=== DIRECTIONS ===
a - List every actor and director the movie review names as having had a career launched by the early-60s British films.
b - Carry on writing the movie review from the point where it stops, keeping its voice.

=== PASSAGE SHOWN ===
7/10
Whew!
12 March 2012
Warning: Spoilers
There were a whole spate of British movies in the early 60s that introduced us to the shabbier side of everyday life among the wreckage of the Industrial Revolution. They launched the careers of a number of actors and directors -- Albert Finney, Richard Harris, Julie Christie, Tony Richardson, and Tom Courtenay among them.

Here, Tom Courtenay is a juvenile delinquent who lives in a crummy house with his sour puss Mom, his dying father, his noisy younger siblings, and, later, a dressed-up dude who is his Mom's guest. He can't wait to get out from under it all.

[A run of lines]
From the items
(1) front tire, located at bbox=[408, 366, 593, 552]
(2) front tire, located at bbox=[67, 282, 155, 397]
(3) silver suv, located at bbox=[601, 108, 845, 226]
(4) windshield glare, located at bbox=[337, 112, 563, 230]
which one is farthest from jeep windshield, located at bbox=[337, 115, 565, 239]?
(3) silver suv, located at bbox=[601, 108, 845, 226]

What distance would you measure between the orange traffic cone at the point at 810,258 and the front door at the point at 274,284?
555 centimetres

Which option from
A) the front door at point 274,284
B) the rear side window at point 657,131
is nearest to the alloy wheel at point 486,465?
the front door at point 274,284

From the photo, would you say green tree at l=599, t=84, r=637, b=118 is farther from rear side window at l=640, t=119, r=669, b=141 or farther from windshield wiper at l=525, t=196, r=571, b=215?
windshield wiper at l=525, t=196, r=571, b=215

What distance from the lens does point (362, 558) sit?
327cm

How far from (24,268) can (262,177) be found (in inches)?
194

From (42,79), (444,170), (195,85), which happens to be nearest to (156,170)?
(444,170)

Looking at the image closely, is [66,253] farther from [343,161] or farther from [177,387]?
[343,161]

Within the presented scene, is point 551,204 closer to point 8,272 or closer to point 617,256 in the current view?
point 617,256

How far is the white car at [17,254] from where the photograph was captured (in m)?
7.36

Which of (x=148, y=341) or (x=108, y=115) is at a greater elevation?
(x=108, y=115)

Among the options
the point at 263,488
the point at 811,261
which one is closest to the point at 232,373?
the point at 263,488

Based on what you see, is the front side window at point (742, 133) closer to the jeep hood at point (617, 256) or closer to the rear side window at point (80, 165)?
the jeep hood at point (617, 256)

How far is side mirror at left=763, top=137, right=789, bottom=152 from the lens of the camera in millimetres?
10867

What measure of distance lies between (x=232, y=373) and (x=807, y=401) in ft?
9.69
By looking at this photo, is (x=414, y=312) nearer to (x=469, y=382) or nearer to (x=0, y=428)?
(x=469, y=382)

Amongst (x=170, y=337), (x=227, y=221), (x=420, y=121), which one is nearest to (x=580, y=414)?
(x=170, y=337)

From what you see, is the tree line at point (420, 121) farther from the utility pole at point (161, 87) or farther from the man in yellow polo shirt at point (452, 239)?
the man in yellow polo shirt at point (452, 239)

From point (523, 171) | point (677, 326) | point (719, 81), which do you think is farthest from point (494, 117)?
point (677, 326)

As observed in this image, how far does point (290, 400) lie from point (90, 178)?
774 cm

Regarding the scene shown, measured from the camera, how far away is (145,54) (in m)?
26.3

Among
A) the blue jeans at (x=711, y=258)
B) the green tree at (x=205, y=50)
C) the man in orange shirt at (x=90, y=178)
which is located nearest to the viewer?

=== TASK-BY-TASK ANSWERS ===
a - Albert Finney, Richard Harris, Julie Christie, Tony Richardson, Tom Courtenay

b -
Busted for a minor crime he's sent to a reform school where the well-intentioned manager, Michael Redgrave, spots his ability as a long-distance runner and encourages him to train and to enter the contest against the local public school. Imagine -- a Borstal boy taking the cup from a team of pampered poufs! Running is hard but it suits Courtenay well, as it gives him a sense of escape from his drab and unpromising surroundings. Alas, when the big race against the Aryans who all speak with the received pronunciation arrives, he discovers that you can't run away from your background. He strikes a blow against the establishment by deliberately stopping before crossing the finish line. Michael Redgrave, who had visualized Courtenay in the Olympic games, is not pleased. In his own mind, Courtenay has struck a blow for the underprivileged working man, but only at his own expense.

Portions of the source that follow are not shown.